Washington and Beijing had agreed to hold a virtual meeting before the end of the year
Wall Street equities ended higher for a second day in a row overnight amid signs of progress on the debt ceiling debate. Meanwhile, a report from ADP showed that 568,000 private-sector jobs were created in September versus 425,000 expected. On the negative side, the previous reading was revised down to 340,000 from 374,000. Now, investor focus shifts to a closely watched nonfarm payrolls report due on Friday. During the session, the Dow Jones Industrial Average gained 0.3%, the S&P 500 rose 0.4%, and the Nasdaq Composite Index added 0.5%. In individual stocks, Microsoft rose 1.5%, Amazon gained nearly 1.3%, and Alphabet advanced 1.1%.

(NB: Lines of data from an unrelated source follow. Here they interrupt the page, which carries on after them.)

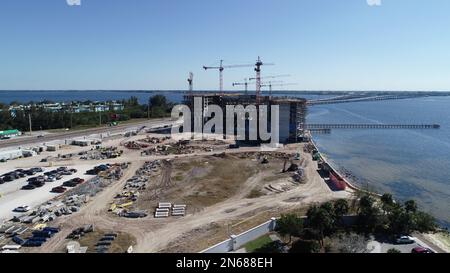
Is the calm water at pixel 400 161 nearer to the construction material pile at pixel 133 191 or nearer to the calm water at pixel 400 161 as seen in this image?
the calm water at pixel 400 161

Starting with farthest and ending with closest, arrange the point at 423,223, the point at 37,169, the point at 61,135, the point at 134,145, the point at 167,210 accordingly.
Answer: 1. the point at 61,135
2. the point at 134,145
3. the point at 37,169
4. the point at 167,210
5. the point at 423,223

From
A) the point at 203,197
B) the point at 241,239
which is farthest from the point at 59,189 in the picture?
the point at 241,239

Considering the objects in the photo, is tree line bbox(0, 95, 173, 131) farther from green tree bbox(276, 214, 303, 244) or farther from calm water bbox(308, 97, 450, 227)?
green tree bbox(276, 214, 303, 244)

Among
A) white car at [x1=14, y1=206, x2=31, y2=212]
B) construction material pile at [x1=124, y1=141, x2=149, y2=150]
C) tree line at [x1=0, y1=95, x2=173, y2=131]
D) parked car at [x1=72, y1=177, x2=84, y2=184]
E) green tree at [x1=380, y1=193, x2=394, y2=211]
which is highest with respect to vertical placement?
tree line at [x1=0, y1=95, x2=173, y2=131]

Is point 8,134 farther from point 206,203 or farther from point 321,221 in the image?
point 321,221

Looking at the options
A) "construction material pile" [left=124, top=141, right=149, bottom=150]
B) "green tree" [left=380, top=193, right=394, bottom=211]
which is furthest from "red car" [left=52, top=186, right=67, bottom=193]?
"green tree" [left=380, top=193, right=394, bottom=211]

Tracking a rally in the US, Asian stock markets rose on Thursday amid the reports that Washington and Beijing had agreed to hold a virtual meeting before the end of the year. MSCI’s broadest index of Asia-pacific shares outside Japan jumped 1.25%. Japan’s benchmark Nikkei 225 gained 0.54% despite the Bank of Japan slashed its economic assessment for five of Japan’s nine regional economies in its latest quarterly report. Australia’s S&P/ASX 200 added 0.7% while Hong Kong’s Hang Seng surged 2.6%. Trading was closed in Shanghai for a Chinese national holiday.
In currencies, the dollar extended gains to notch fresh highs on Wednesday before steadying early on Thursday. EURUSD is slightly off mid-2020 lows seen at 1.1530 yesterday, looking vulnerable to further losses despite the oversold conditions. On the data front, industrial production in Germany dropped sharply by 4% on a monthly basis in August versus a 0.4% drop expected and 1% last. On an annualized basis, production rose by just 1.7% versus 11.4% expected and a 6% growth reported in July.
Elsewhere, oil prices corrected lower from fresh three-year highs on Wednesday. Brent crude peaked around $83.50 before retreating to the $80.60 area. Today, the prices have settled below the $80 figure amid profit-taking. Brent failed to hold around fresh highs as the U.S. Energy Information Administration said U.S. crude inventories rose by 2.3 million barrels last week. Gasoline inventories also rose.